Many Hongkongers would not think twice about the amount of butter on their toast, but would recoil at the thought of adding lard, or rendered pork fat, to a dish.

People in the city have, for years, been brought up to believe that lard is an unhealthy fat, but recent science has begun to look differently at various kinds of fat.
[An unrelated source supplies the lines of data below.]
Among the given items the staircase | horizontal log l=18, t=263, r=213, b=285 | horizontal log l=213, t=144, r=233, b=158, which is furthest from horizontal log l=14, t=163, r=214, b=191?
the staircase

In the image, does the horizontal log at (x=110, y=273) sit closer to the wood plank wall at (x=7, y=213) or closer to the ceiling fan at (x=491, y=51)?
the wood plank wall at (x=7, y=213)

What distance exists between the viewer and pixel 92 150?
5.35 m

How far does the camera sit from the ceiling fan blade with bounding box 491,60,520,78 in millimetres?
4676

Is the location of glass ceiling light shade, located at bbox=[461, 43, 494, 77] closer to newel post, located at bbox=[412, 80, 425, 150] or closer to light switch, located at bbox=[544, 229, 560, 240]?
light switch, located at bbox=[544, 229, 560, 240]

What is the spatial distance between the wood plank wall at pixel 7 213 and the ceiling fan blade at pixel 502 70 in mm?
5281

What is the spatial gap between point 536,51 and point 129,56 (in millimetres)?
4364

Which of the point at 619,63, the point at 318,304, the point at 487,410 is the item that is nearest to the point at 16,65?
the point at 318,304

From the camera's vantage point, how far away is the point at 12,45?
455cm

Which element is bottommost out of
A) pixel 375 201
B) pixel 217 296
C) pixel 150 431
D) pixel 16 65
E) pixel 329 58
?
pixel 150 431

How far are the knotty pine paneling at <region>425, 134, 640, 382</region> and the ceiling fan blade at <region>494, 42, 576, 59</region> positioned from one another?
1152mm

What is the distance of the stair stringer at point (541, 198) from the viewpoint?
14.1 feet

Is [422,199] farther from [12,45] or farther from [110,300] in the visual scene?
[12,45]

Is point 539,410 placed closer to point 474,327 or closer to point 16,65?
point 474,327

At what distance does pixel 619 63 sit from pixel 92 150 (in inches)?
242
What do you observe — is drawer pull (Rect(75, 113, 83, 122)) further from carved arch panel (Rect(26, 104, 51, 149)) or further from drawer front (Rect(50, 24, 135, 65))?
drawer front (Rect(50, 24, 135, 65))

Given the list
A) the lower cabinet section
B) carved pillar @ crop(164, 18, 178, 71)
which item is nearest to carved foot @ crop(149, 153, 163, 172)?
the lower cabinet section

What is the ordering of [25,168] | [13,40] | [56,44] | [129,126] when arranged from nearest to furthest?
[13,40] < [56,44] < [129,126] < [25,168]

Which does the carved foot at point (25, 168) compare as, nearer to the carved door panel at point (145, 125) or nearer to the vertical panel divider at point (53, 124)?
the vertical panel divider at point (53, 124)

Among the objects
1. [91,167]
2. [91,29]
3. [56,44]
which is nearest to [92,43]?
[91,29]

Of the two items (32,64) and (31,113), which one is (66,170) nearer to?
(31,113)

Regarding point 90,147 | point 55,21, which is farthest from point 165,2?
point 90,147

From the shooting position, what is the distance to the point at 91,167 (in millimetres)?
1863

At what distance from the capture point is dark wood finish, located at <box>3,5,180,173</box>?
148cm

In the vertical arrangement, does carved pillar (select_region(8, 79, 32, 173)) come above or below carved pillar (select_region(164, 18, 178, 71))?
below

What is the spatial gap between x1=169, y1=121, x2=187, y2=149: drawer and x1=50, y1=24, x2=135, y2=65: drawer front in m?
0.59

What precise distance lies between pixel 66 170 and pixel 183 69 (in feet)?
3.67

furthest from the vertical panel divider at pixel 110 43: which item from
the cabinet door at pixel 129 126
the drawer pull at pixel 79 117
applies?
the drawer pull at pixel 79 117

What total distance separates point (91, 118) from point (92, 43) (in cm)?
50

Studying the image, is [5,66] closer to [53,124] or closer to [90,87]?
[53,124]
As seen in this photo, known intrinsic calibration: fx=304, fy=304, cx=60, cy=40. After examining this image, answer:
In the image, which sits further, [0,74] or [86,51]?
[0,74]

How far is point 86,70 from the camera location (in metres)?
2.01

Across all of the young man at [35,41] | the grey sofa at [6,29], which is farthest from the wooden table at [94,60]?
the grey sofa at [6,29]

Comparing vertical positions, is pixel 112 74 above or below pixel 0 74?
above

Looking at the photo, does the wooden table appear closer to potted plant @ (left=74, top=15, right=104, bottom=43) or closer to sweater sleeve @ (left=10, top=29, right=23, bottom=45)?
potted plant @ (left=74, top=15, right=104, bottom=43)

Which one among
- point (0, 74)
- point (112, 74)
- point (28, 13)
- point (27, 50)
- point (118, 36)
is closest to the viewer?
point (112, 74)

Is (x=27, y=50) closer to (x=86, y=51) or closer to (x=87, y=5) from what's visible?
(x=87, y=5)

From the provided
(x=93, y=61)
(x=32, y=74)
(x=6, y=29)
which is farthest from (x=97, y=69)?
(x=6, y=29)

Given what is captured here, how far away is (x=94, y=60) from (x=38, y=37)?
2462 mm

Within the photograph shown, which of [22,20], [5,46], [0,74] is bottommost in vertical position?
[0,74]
As a result, lard is making a comeback on menus.

“It’s been proven by science that lard is not worse than any other animal fat,” says Jayson Tang, executive Chinese chef of JW Marriott Hotel Hong Kong, in Admiralty. “There have since been more studies that delve into monounsaturated fats, and that trans fats are what people should be wary of.”

The historical vilification of animal fats stems from American physiologist Ancel Keys’ long-running Seven Countries Study, which began in 1958 and linked saturated fat consumption to elevated serum cholesterol and coronary mortality.

This “diet-heart hypothesis” universally condemned animal products. However, the same study revealed an anomaly in Crete, Greece, where high fat intake did not lead to heart disease because their fat came from olive oil, sparking interest in monounsaturated fatty acids (MUFAs).

American doctor and researcher Scott Grundy’s clinical trials in the 1980s validated this, confirming that replacing saturated fats with MUFAs successfully lowered harmful cholesterol while preserving good cholesterol.